• PROBLEM DETAILS: Change every instance of "wooden bed frame" in the material below to "oak bed frame", and keep everything else unchanged.

--------------------

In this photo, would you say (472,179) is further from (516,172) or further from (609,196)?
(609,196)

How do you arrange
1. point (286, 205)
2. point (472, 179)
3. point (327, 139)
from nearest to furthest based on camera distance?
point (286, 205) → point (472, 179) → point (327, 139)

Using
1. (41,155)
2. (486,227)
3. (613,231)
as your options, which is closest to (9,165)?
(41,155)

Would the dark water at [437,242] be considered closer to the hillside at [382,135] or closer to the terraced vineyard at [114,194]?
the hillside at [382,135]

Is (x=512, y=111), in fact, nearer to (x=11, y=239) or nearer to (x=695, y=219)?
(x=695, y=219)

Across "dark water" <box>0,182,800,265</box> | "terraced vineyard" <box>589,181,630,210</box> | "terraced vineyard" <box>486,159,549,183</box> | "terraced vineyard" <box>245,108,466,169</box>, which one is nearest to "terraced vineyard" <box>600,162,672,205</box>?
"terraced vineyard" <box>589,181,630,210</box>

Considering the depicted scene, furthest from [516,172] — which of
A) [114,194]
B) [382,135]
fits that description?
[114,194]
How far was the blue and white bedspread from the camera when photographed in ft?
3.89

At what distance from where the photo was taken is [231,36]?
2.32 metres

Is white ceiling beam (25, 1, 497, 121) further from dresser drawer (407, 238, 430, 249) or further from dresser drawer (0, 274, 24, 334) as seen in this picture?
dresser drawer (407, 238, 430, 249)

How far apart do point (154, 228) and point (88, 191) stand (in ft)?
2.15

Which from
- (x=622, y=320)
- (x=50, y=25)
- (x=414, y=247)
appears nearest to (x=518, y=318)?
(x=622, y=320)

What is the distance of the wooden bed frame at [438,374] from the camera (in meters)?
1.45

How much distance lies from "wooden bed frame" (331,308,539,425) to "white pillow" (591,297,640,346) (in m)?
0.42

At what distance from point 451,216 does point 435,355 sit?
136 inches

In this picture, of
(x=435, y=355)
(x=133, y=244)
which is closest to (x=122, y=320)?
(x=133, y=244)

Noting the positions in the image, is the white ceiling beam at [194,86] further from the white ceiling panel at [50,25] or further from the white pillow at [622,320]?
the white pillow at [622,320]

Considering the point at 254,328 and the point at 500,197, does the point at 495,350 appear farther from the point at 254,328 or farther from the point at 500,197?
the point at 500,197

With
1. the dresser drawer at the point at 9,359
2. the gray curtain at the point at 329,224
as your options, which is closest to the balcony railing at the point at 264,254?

--------------------

• THE REPLY:
In this photo, would you say (472,179) is further from (516,172) or further from (609,196)?
(609,196)

How do you arrange
1. point (286, 205)
2. point (472, 179)
3. point (327, 139)
from nearest to furthest based on camera distance?
point (286, 205) → point (472, 179) → point (327, 139)

Using
1. (41,155)
2. (486,227)
3. (613,231)
as your options, which is closest to (9,165)?
(41,155)

Would the dark water at [437,242] be considered closer to the hillside at [382,135] or closer to the terraced vineyard at [114,194]?
the hillside at [382,135]

Is (x=512, y=111), in fact, nearer to (x=11, y=239) or nearer to (x=695, y=219)?
(x=695, y=219)

Across "dark water" <box>0,182,800,265</box> | "terraced vineyard" <box>589,181,630,210</box> | "terraced vineyard" <box>486,159,549,183</box> | "terraced vineyard" <box>245,108,466,169</box>, which one is nearest to "terraced vineyard" <box>600,162,672,205</box>?
"terraced vineyard" <box>589,181,630,210</box>

Considering the depicted scene, furthest from [516,172] — which of
A) [114,194]
B) [382,135]
fits that description?
[114,194]
How far was the blue and white bedspread from the camera when photographed in ft?
3.89

At what distance from where the photo was taken is [231,36]?
2.32 metres

Is white ceiling beam (25, 1, 497, 121) further from dresser drawer (407, 238, 430, 249) or further from dresser drawer (0, 274, 24, 334) as seen in this picture?
dresser drawer (407, 238, 430, 249)

How far apart do point (154, 228) and point (88, 191) stand (in ft)?
2.15

Which from
- (x=622, y=320)
- (x=50, y=25)
- (x=414, y=247)
appears nearest to (x=518, y=318)?
(x=622, y=320)

What is the distance of the oak bed frame at [438,374] from the camera (in meters)?
1.45

How much distance lies from "oak bed frame" (331,308,539,425) to "white pillow" (591,297,640,346) (in m)?
0.42

At what distance from point 451,216 does point 435,355 sit?
136 inches

In this picture, of
(x=435, y=355)
(x=133, y=244)
which is closest to (x=122, y=320)?
(x=133, y=244)

Noting the positions in the image, is the white ceiling beam at [194,86] further from the white ceiling panel at [50,25] or further from the white pillow at [622,320]?
the white pillow at [622,320]

Considering the point at 254,328 and the point at 500,197, does the point at 495,350 appear farther from the point at 254,328 or farther from the point at 500,197?
the point at 500,197

With
1. the dresser drawer at the point at 9,359
2. the gray curtain at the point at 329,224
as your options, which is closest to the balcony railing at the point at 264,254?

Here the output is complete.